SELECTED EXCERPT:
Start of Block
Sincerely, John Hughes

I never paid that much attention to John Hughes.

Don’t get me wrong.  I saw most of his movies.  I loved most of them; Breakfast Club, Pretty In Pink, Sixteen Candles, Ferris Bueller’s Day Off, Planes Trains and Automobiles, even Home Alone – all of them were fun, clever, well-written…

…but not, in my case, because they captured what teenage life was really really like, as MPR’s film critic noted yesterday in reporting on Hughes’ passing from a heart attack yesterday.  It struck me as being a great look at what teenage life was really really like in Evanston Illinois.  Not where I came from, I grumbled.  And I was in my twenties by this point, and kinda past the whole “teenage” thing (He did contribute what I’d call one of my life’s mottos; “You can never go too far”). 

And still I loved the movies; Breakfast Club was wonderful; Pretty In Pink rocked my world; I don’t laugh any less at Ferris Bueller now than I did 20 years ago; Planes Trains and Automobiles was not only hilarious but poignant.

But while I knew and loved the movies, I didn’t know so much about Hughes himself.  Hughes was almost a brand in his own right, like “Kleenex”; say “John Hughes Movie”, and everyone knew the basic formula right off the bat.

Allison Byrne Fields has the best piece I’ve seen yet, ever, on Hughes the person, told from the perspective of a teenage penpal of Hughes’:

“I’d be honored to be your pen pal. You must understand at times I won’t be able to get back to you as quickly as I might want to. If you’ll agree to be patient, I’ll be your pen pal.”
End of Block
Saved data entries
Start of Block
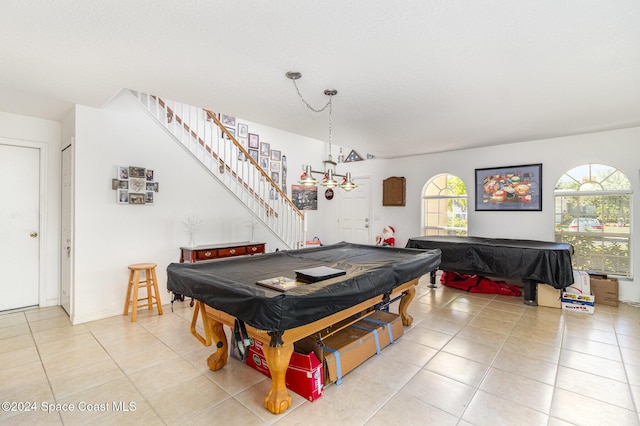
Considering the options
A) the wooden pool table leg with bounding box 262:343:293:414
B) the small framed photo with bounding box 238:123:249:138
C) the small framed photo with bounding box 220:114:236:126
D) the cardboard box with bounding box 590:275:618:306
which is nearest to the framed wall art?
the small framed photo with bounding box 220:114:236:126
End of Block
Start of Block
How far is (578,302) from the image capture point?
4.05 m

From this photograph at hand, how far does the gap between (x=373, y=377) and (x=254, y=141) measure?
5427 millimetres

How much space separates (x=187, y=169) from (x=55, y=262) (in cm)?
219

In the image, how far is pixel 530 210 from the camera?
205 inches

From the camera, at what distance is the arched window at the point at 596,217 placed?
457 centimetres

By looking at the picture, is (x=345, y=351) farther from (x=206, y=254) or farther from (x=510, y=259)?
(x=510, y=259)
End of Block
EXERCISE REQUIREMENTS:
Rewrite the John Hughes piece between "But while I" and "off the bat.", inclusive, changing "brand" to "trademark".

ANSWER FOR THE TASK:
But while I knew and loved the movies, I didn’t know so much about Hughes himself.  Hughes was almost a trademark in his own right, like “Kleenex”; say “John Hughes Movie”, and everyone knew the basic formula right off the bat.